In wenigen Tagen amortisiert

Der Präzisionsteile-Hersteller Burgmaier Technologies hat mit einer 3D-gedruckten Ausblasdüse den Nutzungsgrad seiner Mehrspindel-Drehmaschine um 7 Prozent erhöht.

28.03.2020 — Die Burgmaier Technologies GmbH & Co. KG aus Allmendingen bei Ulm stellt jährlich mehrere Millionen Ventilhülsen mittels Zerspanung her. In der Mehrspindel-Drehmaschine sorgten zwei klassische Luftauslässe dafür, dass Späne und Öl von den Bauteilen geblasen werden, bevor ein Roboter das Bauteil automatisiert in eine verkettete Prüfeinrichtung weitergibt. »Im Schnitt stand die Maschine jedoch fünf Mal pro Schicht still, weil nicht alle Späne entfernt werden konnten und dadurch die Prüfeinrichtung den Prozess stoppte«, sagt Ken Krauß, Leiter Additive Manufacturing bei Burgmaier.

Um den Ausschuss zu senken und die häufige manuelle Fehlerbehebung zu reduzieren, setzte sich das Team des Bereichs Additive Manufacturing an die Konstruktion eines Ausblaskanals.
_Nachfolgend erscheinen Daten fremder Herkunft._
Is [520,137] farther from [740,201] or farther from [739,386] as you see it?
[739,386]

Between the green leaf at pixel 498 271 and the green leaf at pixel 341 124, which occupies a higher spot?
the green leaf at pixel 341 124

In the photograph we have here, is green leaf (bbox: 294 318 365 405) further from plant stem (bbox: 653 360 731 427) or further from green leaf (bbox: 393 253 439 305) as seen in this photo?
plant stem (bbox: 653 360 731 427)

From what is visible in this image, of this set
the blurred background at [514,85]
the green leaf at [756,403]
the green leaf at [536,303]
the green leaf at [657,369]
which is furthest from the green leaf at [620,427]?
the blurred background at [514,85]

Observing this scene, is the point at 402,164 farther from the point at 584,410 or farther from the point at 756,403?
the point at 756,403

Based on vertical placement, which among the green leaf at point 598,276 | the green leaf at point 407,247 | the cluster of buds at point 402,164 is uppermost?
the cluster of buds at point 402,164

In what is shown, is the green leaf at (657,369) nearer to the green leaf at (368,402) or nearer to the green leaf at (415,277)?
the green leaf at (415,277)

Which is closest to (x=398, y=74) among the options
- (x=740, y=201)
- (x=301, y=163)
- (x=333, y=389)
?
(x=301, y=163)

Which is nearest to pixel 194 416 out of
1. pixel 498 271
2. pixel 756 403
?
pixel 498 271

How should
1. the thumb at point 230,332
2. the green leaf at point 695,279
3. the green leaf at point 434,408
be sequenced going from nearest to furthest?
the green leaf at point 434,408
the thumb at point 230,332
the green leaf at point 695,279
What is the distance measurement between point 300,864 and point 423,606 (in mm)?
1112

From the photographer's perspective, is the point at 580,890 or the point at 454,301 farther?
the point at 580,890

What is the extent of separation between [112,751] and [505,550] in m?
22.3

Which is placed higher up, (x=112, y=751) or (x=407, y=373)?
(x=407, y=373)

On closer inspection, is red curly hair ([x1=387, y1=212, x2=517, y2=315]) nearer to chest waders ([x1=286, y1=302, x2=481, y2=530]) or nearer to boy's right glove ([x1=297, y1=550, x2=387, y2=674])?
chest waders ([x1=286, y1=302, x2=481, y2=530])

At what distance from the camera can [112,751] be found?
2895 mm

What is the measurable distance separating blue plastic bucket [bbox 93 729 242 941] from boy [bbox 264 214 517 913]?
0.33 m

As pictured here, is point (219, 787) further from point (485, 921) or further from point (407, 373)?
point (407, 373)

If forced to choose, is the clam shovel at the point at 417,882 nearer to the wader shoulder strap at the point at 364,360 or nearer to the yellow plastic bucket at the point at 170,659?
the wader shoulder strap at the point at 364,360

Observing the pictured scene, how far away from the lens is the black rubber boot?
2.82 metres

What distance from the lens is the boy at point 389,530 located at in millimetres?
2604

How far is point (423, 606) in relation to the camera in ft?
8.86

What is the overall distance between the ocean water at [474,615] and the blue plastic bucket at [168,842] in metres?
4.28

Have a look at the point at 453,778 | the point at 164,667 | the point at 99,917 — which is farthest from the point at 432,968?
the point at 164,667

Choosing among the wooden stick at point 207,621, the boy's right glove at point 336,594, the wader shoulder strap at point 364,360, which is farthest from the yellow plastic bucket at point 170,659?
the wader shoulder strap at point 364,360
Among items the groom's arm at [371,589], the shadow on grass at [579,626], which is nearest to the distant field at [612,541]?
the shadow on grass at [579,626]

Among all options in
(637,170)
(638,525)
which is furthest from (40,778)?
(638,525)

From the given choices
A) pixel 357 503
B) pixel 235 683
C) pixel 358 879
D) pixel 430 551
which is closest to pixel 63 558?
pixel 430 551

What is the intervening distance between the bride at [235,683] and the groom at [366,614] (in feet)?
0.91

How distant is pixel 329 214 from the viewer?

Durch diesen Tunnel muss das Bauteil nach dem Zerspanen wandern. Die Öffnungen im Kanal sollen dafür sorgen, dass die Druckluft die Ventilhülsen von allen Seiten erreicht und die Bauteile ohne Rückstände von Spänen befreit werden.

Stillstand auf Null

Insgesamt sechs Varianten dieser Ausblasdüse hat Burgmaier entworfen, mit der Legierung AlSi10Mg auf den eigenen 3D-Druckern hergestellt und anschließend getestet. Nach dem Einbau hat sich der Stillstand der Maschine auf Null reduziert. »Das hat den Nutzungsgrad der Maschine um sieben Prozent gesteigert«, sagt Krauß stolz. Er geht von einer hohen fünfstelligen Kosteneinsparung pro Jahr aus. »Ein echter Wettbewerbsvorteil und Best-Practice-Beispiel für die Anwendung von additiver Fertigung im Maschinenbau«, meint Dr. Wolfgang Seeliger, Geschäftsführer der Leichtbau BW GmbH.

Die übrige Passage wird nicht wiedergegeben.